» **The records**
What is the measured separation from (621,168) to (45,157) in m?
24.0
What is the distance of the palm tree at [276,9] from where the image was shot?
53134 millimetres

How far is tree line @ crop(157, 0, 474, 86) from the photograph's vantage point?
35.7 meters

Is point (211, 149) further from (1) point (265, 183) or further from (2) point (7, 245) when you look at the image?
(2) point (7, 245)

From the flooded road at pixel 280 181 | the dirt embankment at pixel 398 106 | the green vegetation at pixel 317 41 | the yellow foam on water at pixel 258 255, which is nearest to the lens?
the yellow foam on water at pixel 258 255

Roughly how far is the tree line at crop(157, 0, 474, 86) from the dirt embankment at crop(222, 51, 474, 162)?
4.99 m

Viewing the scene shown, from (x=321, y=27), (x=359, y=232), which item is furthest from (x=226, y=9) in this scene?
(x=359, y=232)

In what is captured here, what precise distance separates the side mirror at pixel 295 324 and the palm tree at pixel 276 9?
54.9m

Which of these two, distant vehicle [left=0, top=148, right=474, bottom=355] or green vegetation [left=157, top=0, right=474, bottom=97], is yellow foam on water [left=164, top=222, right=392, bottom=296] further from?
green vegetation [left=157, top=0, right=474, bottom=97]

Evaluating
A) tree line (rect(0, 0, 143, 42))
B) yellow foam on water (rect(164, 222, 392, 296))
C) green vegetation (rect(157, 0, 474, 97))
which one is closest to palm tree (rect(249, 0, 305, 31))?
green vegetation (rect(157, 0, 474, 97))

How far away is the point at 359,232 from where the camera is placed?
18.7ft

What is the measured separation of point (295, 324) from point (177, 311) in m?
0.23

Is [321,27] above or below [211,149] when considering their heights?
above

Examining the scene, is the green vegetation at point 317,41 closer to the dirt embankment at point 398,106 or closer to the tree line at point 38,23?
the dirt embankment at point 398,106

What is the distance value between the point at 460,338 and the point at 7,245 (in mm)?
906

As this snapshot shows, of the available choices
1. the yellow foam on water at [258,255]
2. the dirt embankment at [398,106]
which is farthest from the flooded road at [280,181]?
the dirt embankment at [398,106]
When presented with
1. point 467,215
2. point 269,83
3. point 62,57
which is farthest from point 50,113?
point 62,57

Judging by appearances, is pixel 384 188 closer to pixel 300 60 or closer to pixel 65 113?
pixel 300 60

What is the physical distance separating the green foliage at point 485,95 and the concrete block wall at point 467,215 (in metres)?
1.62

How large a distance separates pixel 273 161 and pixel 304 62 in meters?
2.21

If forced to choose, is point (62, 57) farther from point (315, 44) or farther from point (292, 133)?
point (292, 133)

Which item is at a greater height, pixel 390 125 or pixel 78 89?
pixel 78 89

» **What you will do**
Recast the listing as a Markdown table with the columns "Row" and "Listing line", starting at the line that contains "In what is captured" and ending at the final line of the listing, one row per line with blank lines omitted.

» **Written solution**
| Row | Listing line |
|---|---|
| 1 | In what is captured here, what precise distance separates the side mirror at pixel 295 324 and the palm tree at pixel 276 9? |
| 2 | 54.9m |
| 3 | Which of these two, distant vehicle [left=0, top=148, right=474, bottom=355] or green vegetation [left=157, top=0, right=474, bottom=97], is yellow foam on water [left=164, top=222, right=392, bottom=296] further from? |
| 4 | green vegetation [left=157, top=0, right=474, bottom=97] |
| 5 | Evaluating |
| 6 | A) tree line (rect(0, 0, 143, 42)) |
| 7 | B) yellow foam on water (rect(164, 222, 392, 296)) |
| 8 | C) green vegetation (rect(157, 0, 474, 97)) |
| 9 | which one is closest to palm tree (rect(249, 0, 305, 31))? |
| 10 | green vegetation (rect(157, 0, 474, 97)) |
| 11 | How far away is the point at 359,232 from where the camera is placed? |
| 12 | 18.7ft |
| 13 | What is the measured separation of point (295, 324) from point (177, 311) in m? |
| 14 | 0.23 |
| 15 | Is [321,27] above or below [211,149] when considering their heights? |
| 16 | above |
| 17 | Examining the scene, is the green vegetation at point 317,41 closer to the dirt embankment at point 398,106 or closer to the tree line at point 38,23? |
| 18 | the dirt embankment at point 398,106 |
| 19 | What is the distance value between the point at 460,338 and the point at 7,245 (in mm)? |
| 20 | 906 |
| 21 | As this snapshot shows, of the available choices |
| 22 | 1. the yellow foam on water at [258,255] |
| 23 | 2. the dirt embankment at [398,106] |
| 24 | which is farthest from the flooded road at [280,181]? |
| 25 | the dirt embankment at [398,106] |
| 26 | When presented with |
| 27 | 1. point 467,215 |
| 28 | 2. point 269,83 |
| 29 | 3. point 62,57 |
| 30 | which is farthest from point 50,113? |
| 31 | point 62,57 |
| 32 | Judging by appearances, is pixel 384 188 closer to pixel 300 60 or closer to pixel 65 113? |
| 33 | pixel 300 60 |
| 34 | What is the physical distance separating the green foliage at point 485,95 and the concrete block wall at point 467,215 (in metres)? |
| 35 | 1.62 |
| 36 | How large a distance separates pixel 273 161 and pixel 304 62 in meters? |
| 37 | 2.21 |
| 38 | If forced to choose, is point (62, 57) farther from point (315, 44) or farther from point (292, 133)? |
| 39 | point (292, 133) |
| 40 | Which item is at a greater height, pixel 390 125 or pixel 78 89? |
| 41 | pixel 78 89 |